MB&F has introduced its latest Horological Machine, the HM11 Architect, inspired by 1960s futurist architecture. Featuring a central flying tourbillon surrounded by four polished titanium lobes, three of which contain dials, the HM11 offers a novel rotating case that pulls double duty as an enormous winding crown.
Designed by longtime collaborator Eric Giroud, the HM11 takes cues from habitology, an architectural movement of the late 1960s that challenged conventional norms for domestic buildings, preferring organic forms to straight walls and rectangular windows.
As someone who favours traditional design, I usually find Horological Machines a tad large and a bit ostentatious. But the HM11 is more compact and sleeker than its specs suggest.
In fact, the HM11 is the most traditional Horological Machine yet on the wrist, with a round 42 mm case and simple lugs. It has a surprisingly small footprint on the wrist, though it is tall, standing 23 mm at its highest, so it’s not for the faint of heart (or the long-sleeved).

____________________

YOUR TASKS
- A) From the HM11 watch article, list each feature of the watch described in its opening paragraph.
- B) Carry on the HM11 watch article from its final sentence.

____________________

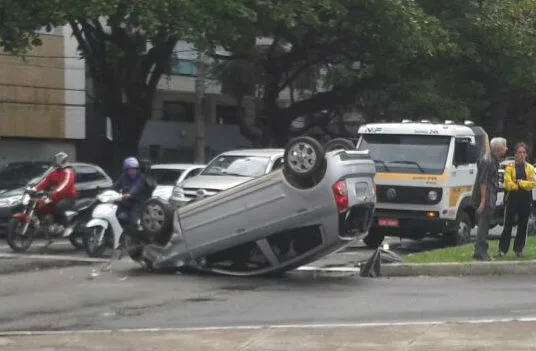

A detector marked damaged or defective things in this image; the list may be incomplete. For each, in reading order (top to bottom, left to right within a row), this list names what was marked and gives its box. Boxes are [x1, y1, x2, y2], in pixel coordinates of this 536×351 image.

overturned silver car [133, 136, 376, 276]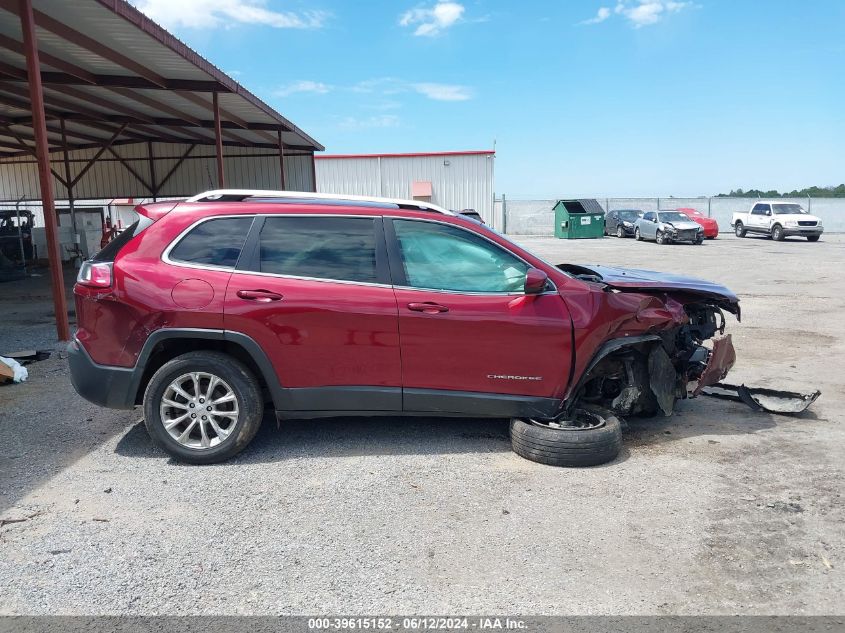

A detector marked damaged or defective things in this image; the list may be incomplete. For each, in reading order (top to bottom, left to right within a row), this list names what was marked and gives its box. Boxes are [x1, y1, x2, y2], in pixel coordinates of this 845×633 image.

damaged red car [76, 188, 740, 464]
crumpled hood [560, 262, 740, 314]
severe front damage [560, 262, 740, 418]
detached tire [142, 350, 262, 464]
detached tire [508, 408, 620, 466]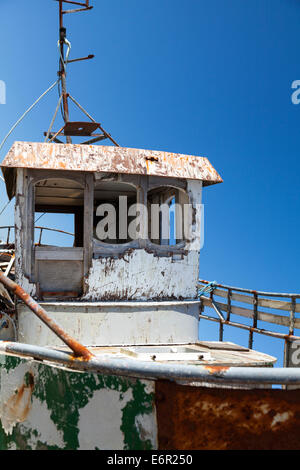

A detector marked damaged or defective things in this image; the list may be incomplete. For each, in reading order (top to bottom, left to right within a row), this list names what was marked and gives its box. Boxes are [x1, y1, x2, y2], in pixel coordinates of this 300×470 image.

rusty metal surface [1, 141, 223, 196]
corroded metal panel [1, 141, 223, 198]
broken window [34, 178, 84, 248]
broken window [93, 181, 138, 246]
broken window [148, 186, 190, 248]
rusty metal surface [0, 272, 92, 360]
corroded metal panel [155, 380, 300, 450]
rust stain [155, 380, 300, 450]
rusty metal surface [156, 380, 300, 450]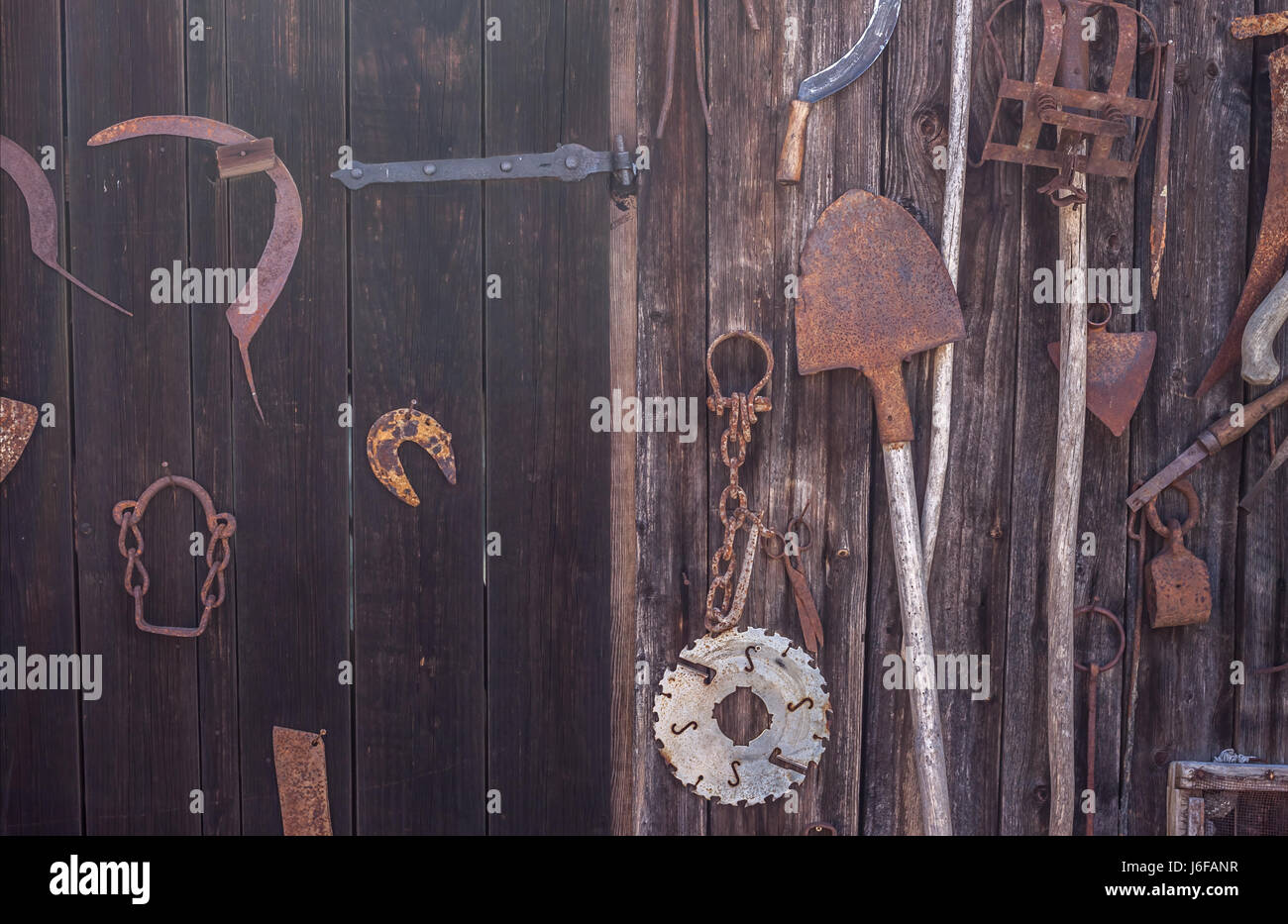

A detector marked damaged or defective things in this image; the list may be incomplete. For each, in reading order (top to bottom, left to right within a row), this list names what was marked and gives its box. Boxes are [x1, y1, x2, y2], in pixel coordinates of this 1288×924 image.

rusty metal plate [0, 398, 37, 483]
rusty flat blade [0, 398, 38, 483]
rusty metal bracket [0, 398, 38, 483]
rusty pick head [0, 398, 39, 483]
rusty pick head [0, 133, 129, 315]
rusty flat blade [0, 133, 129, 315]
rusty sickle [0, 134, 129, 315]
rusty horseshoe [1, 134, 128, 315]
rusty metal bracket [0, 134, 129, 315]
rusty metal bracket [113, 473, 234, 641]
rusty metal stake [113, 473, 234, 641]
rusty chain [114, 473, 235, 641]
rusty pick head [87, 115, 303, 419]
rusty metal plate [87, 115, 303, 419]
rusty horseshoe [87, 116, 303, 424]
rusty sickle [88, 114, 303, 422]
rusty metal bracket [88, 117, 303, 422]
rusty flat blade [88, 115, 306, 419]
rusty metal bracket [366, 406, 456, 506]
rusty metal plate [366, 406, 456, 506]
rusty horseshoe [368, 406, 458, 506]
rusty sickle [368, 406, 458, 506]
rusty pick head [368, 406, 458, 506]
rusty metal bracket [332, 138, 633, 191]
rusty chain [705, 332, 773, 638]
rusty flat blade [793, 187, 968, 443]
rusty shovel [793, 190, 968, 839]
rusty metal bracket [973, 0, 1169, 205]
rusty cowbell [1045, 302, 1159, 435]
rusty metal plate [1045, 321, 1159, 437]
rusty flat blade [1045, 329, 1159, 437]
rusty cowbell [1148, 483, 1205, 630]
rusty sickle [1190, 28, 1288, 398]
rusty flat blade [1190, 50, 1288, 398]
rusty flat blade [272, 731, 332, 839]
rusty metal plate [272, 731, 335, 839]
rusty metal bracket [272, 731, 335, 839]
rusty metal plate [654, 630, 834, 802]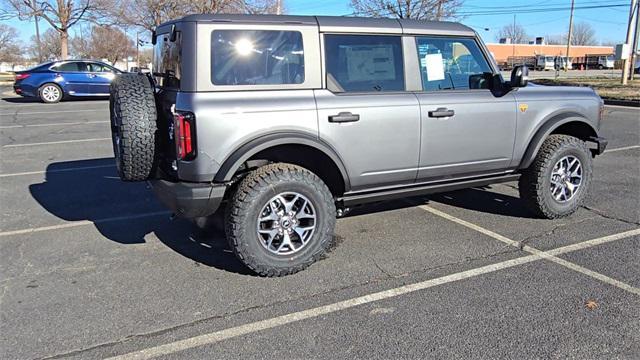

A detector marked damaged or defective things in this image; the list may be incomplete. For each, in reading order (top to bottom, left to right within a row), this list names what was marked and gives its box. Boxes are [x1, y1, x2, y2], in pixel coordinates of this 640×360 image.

____________________

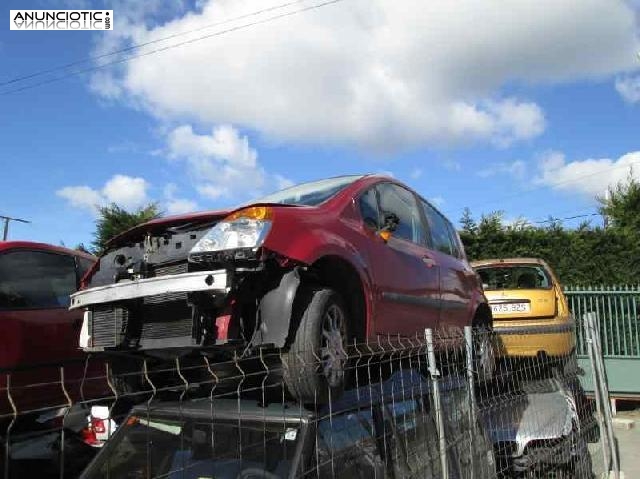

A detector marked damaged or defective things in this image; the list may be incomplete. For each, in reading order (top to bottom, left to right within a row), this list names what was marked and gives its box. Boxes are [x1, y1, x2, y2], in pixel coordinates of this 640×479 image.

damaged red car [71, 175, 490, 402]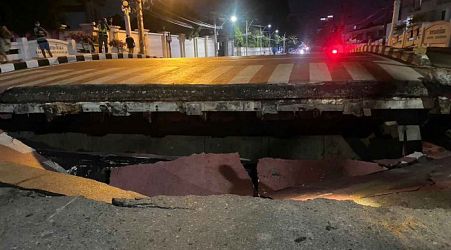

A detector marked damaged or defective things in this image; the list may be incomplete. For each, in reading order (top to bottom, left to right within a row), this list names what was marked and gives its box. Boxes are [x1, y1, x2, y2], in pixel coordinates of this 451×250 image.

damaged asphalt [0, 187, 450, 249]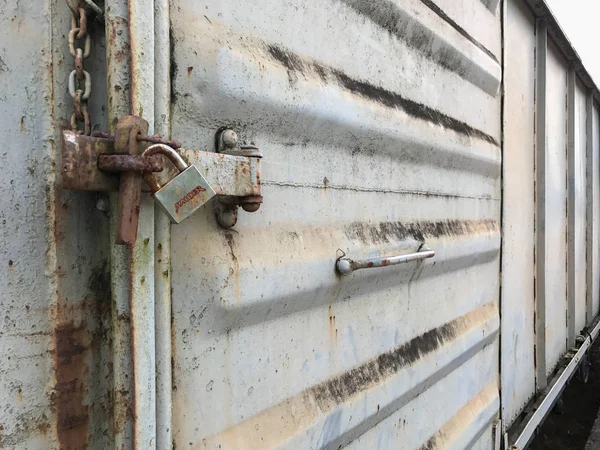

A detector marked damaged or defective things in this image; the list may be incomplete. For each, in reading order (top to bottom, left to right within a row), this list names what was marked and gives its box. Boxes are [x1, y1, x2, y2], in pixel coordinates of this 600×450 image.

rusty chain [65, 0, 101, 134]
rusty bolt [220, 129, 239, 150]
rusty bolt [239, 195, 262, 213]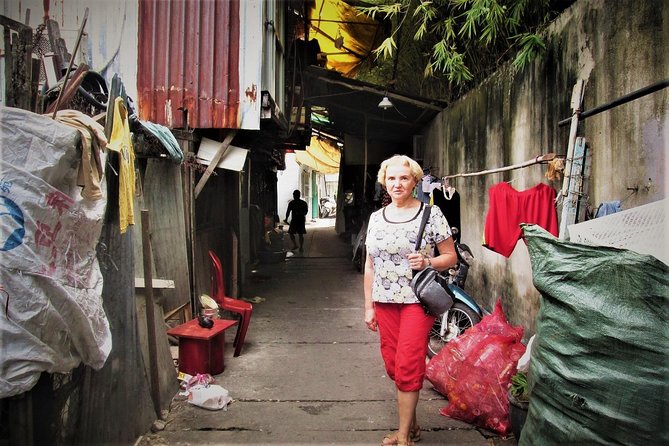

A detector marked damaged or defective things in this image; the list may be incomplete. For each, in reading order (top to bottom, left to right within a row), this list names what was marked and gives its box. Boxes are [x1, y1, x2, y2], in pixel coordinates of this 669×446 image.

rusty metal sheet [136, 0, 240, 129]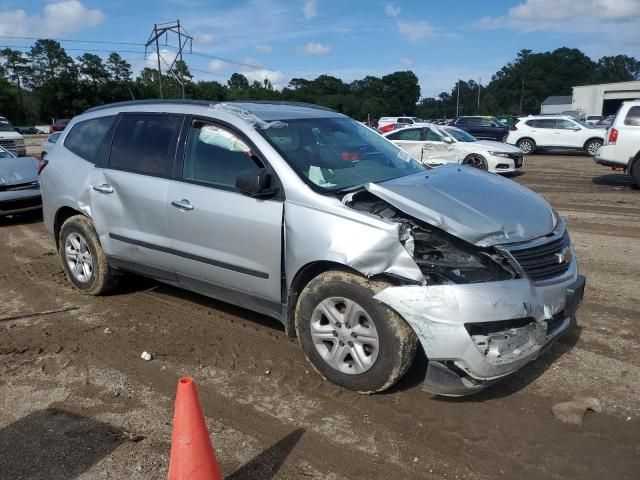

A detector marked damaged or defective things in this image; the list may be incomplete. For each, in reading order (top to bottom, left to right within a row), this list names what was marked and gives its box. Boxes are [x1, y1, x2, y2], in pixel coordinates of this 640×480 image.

____________________

ANSWERS BY TASK
- A)
- A central flying tourbillon
- Four polished titanium lobes surrounding the tourbillon
- Dials in three of those lobes
- A rotating case that doubles as an enormous winding crown

- B)
Yet even by the sculptural standards set by previous Horological Machines, the HM11 feels ambitious, particularly in the case construction. The complex form of the case, for example, requires 19 gaskets to ensure 20 m of water resistance.
There are also numerous hidden details, like a proprietary shock dampening system adapted from the aerospace industry, that contribute to an overall package that is deeply satisfying; the longer you look the more you discover.
I was initially sceptical of the inclusion of a thermometer, which struck me as a gimmick. Compared to the power reserve display, which makes perfect sense in a watch that features both a lengthy power reserve and a novel winding mechanism, the thermometer seemed like an afterthought.
But after consideration it makes sense in the context of the HM11’s domestic inspiration, since a thermostat is an almost universal feature of the modern home. Furthermore, the execution is outstanding and traditional since it relies on a bimetallic strip just like 19th century pocket watches.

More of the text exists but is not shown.